_Questions on the material_:
**A.** List every system the passage on AlphaTensor-Quantum names whose name begins with "Alpha".
**B.** Please transcribe the passage on AlphaTensor-Quantum from the words "AlphaTensor-Quantum builds on" up to and including the words "the network parameters.".

_Page extract_:
..........
AlphaTensor-Quantum builds on AlphaTensor, which is in turn based on AlphaZero⁵⁸. It is implemented over a distributed computing architecture, composed of one learner and multiple actors that communicate asynchronously. The learner is responsible for hosting a neural network and updating its parameters, while the main role of the actors is to play games to generate data for the learner. When the learner updates the network parameters by gradient descent steps, it sends them to the actors. The actors employ Monte Carlo tree search (MCTS), using queries to the network to guide their policy, and play games whose actions tend to improve over the policy dictated by the neural network. Played games are sent to the learner and stored in a buffer, and they will serve as future data points to train the network parameters.

Neural network

The neural network at the core of AlphaTensor-Quantum takes as input the game state and outputs a policy, that is, a probability distribution over the next action to play, and a probability distribution over the estimated return (that is, the sum of rewards from the current state until the end of the game) (Extended Data Fig. 5). The neural network has a key component, the torso, where a set of attention operations⁵⁹ are applied. In AlphaTensor-Quantum, the torso interleaves two types of layer: axial attention⁶⁰ and symmetrization layers (Extended Data Fig. 5). Symmetrization layers are inspired by the empirical observation that, for a symmetric input $X\in {{\mathbb{R}}}^{N\times N}$ (with X = X^⊤), preserving the symmetry of the output in-between axial attention layers substantially improves performance. Therefore, after each axial attention layer, we add a symmetrization operation, defined as X ← β ⊙ X + (1 − β) ⊙ X^⊤, where ‘⊙’ denotes the element-wise product. For β = 1/2, this makes the output X symmetric. In practice, we found that letting β be a learnable N × N matrix improves performance even further, even though X is no longer symmetric, due to the ability of the network to exchange information between rows and columns after each axial attention layer. (When the input is a tensor, $X\in {{\mathbb{R}}}^{N\times N\times C}$, we apply the symmetrization operations independently across the dimensions C, using the same matrix β.) We refer to this architecture as symmetrized axial attention. See Supplementary Section C.4 for more details of the full neural network architecture.
..........
_Provided material_:
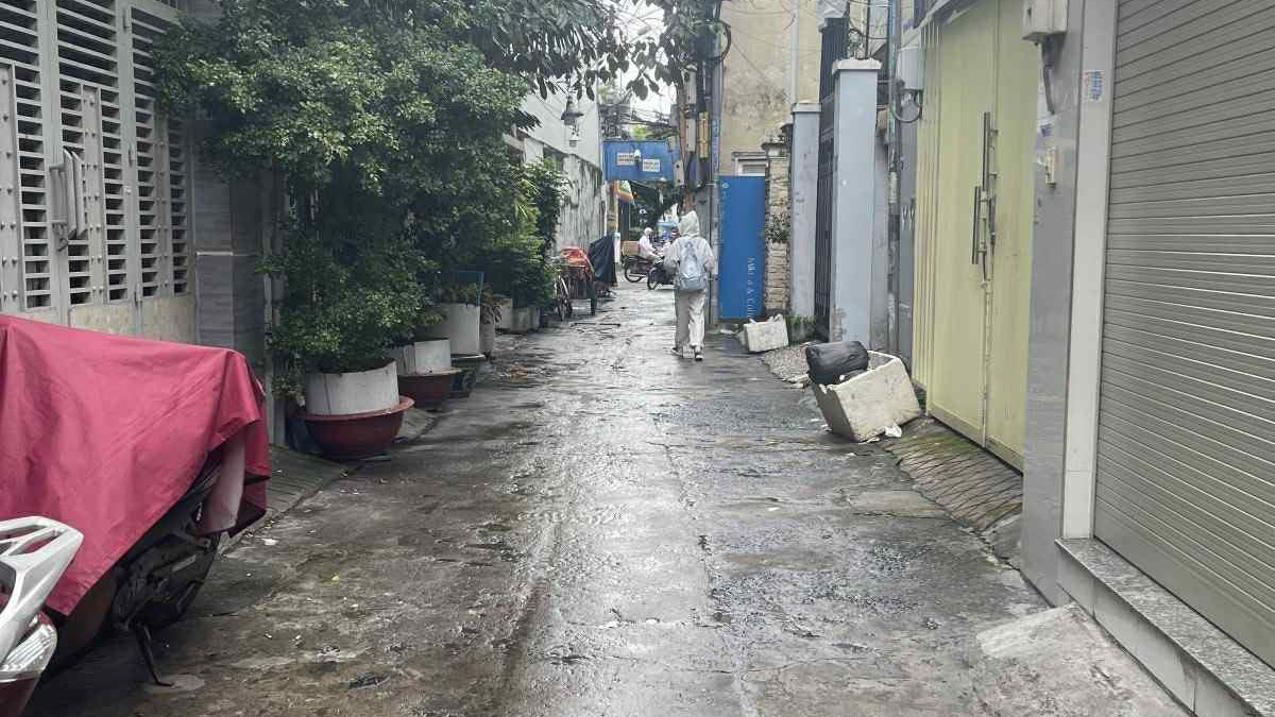 Bán nhà Tân Phước P6, kề HXH gần mt, 2 lầu 28m2 nở hậu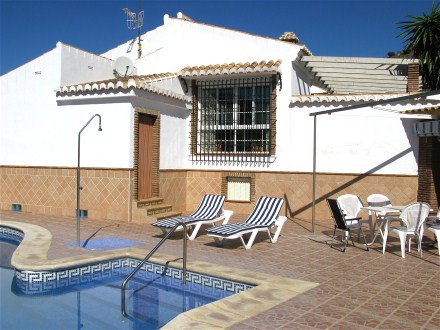 Finca Carmona in Almunecar mit grosser Terrasse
..........
_Answers below_:
**A.** AlphaTensor-Quantum, AlphaTensor, AlphaZero

**B.**
AlphaTensor-Quantum builds on AlphaTensor, which is in turn based on AlphaZero⁵⁸. It is implemented over a distributed computing architecture, composed of one learner and multiple actors that communicate asynchronously. The learner is responsible for hosting a neural network and updating its parameters, while the main role of the actors is to play games to generate data for the learner. When the learner updates the network parameters by gradient descent steps, it sends them to the actors. The actors employ Monte Carlo tree search (MCTS), using queries to the network to guide their policy, and play games whose actions tend to improve over the policy dictated by the neural network. Played games are sent to the learner and stored in a buffer, and they will serve as future data points to train the network parameters.